(Beginning of STUDY TEXT)
Gruzinsky (Грузинский; გრუზინსკი) was a title and later the name of two different princely lines of the Bagrationi dynasty of Georgia, both of which received it as subjects of the Russian Empire. The name "Gruzinsky" (also spelled Gruzinski or Gruzinskii) derives from the Russian language, originally and literally meaning "of Georgia". Of the two lines, the younger one is the only line that still exists.

==Elder line==
The "Elder House" of Princes Gruzinsky was an offshoot of the House of Mukhrani. Vakhtang V became the first King of Kartli from the Mukhrani line in 1658 but it was dispossessed of the throne of Kartli in 1727. The descendents of this offshoot from Bakar of Kartli (1700–1750) survived in Russia after he moved there in 1724 following his brief rule in Kartli. In Russia his royal family received the title of Gruzinsky but became extinct with deaths of Prince Pyotr (1837–1892) and Prince Ivane (1831–1898). The family had estates in the governorates of Moscow and Nizhegorod, and it was confirmed among the princely nobility of Russia in 1833.

==Younger line==
The "Younger House" of Princes Gruzinsky (Bagrationi-Gruzinski) is an offshoot of the House of Kakheti (after 1462) and of Kartli (after 1744). The title of Prince(ss) Gruzinsky (Serene Prince[ss] after 1865) was conferred upon the grandchildren of the penultimate king of unified Kartli-Kakheti, Heraclius II (1720–1798), after the Russian annexation of Georgia in 1801. Descendants of Prince Bagrat (1776–1841), grandson of Heraclius II and son of the last king of Georgia, George XII (1746–1800), still survive in Georgia.
(End of STUDY TEXT)
▶ [TASKS FOR THIS EXERCISE]:
(a) Answer these from the Gruzinsky text:
(i) In what year was the elder line confirmed among the princely nobility of Russia?
(ii) Which of the two lines still exists?
(iii) Who was the father of Prince Bagrat (1776–1841)?
(b) Carry on the Gruzinsky text, starting after its final sentence.
(Beginning of EXTRACTED DATA)
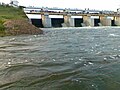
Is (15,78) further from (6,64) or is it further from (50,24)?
(50,24)

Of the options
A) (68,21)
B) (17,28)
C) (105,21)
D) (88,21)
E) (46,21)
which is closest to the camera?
(17,28)

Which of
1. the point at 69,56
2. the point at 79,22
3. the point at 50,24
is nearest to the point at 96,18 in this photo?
the point at 79,22

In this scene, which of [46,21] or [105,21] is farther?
[105,21]

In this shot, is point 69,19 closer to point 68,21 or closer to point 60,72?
point 68,21

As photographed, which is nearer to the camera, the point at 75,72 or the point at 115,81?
the point at 115,81

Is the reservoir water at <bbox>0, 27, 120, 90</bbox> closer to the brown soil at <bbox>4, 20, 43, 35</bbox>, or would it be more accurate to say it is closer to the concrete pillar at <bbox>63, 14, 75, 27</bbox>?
the brown soil at <bbox>4, 20, 43, 35</bbox>

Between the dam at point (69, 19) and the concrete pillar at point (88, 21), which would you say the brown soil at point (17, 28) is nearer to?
the dam at point (69, 19)

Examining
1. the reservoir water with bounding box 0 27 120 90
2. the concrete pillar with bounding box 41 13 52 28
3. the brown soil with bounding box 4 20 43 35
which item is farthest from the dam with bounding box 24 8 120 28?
the reservoir water with bounding box 0 27 120 90

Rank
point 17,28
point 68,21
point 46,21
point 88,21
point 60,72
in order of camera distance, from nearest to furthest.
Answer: point 60,72, point 17,28, point 46,21, point 68,21, point 88,21

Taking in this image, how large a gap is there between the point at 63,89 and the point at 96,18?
310 feet

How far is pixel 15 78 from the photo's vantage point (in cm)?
1220

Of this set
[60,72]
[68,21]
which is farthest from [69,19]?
[60,72]

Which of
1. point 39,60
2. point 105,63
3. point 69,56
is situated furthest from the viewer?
point 69,56

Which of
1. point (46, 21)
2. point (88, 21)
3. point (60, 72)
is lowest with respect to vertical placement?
point (88, 21)
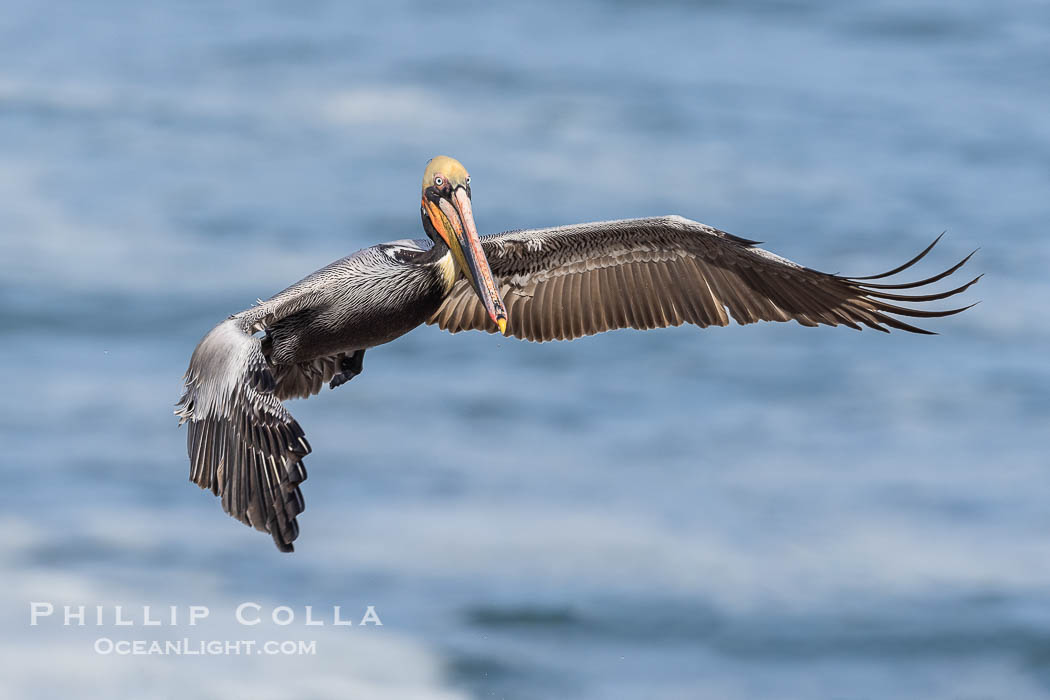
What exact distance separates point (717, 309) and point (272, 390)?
5.09 meters

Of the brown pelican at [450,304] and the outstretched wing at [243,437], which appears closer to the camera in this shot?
the outstretched wing at [243,437]

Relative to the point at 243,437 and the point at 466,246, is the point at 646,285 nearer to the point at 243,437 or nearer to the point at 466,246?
the point at 466,246

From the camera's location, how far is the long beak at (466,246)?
41.1ft

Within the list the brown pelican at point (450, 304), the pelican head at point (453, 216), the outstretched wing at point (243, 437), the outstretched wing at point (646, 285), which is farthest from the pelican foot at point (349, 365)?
the outstretched wing at point (243, 437)

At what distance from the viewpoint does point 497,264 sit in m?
14.7

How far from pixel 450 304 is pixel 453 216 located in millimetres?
2282

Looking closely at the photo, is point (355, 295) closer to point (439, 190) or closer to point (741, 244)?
point (439, 190)

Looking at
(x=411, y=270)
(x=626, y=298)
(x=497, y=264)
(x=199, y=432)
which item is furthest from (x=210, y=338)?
(x=626, y=298)

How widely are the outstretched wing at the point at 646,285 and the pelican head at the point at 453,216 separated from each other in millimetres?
1303

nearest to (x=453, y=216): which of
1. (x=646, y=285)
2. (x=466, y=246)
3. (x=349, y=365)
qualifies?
(x=466, y=246)

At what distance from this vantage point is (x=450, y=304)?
15031mm


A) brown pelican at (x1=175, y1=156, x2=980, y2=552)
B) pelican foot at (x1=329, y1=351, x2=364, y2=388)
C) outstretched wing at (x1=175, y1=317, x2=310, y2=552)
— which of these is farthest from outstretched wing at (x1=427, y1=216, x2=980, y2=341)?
outstretched wing at (x1=175, y1=317, x2=310, y2=552)

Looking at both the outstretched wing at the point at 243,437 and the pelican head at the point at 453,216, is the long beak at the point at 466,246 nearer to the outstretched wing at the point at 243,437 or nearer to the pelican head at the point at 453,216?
the pelican head at the point at 453,216

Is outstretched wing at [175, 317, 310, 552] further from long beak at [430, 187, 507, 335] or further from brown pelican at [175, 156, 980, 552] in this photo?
long beak at [430, 187, 507, 335]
(End of EXTRACTED DATA)
▶ [RESULTS IN ORDER]:
(a)
(i) 1833
(ii) The younger line
(iii) George XII, the last king of Georgia

(b)
The most recent head of this family, Nugzar Bagration-Gruzinsky (1950-2025), claimed the legitimate headship of the Royal House of Georgia (also claimed by the genealogically senior surviving line of Bagrations of Mukhrani) based on male primogeniture descent from the last king of Kartli-Kakheti in eastern Georgia. As Nugzar had no male issue, Yevgeny Petrovich Gruzinsky (1947-17 July 2018), the great-great grandson of Bagrat's younger brother Ilia (1791–1854), who lived in the Russian Federation, was considered to be Nugzar's heir presumptive within the primogeniture principle. Yevgeny died without issue. Nugzar himself argued in favor of having his elder daughter, Ana, designated as his heir in accordance with the Georgian dynastic law of "Zedsidzeoba" according to which every child of Princess Ana would inherit eligibility for dynastic succession through their mother, thus continuing the elder line of George XII.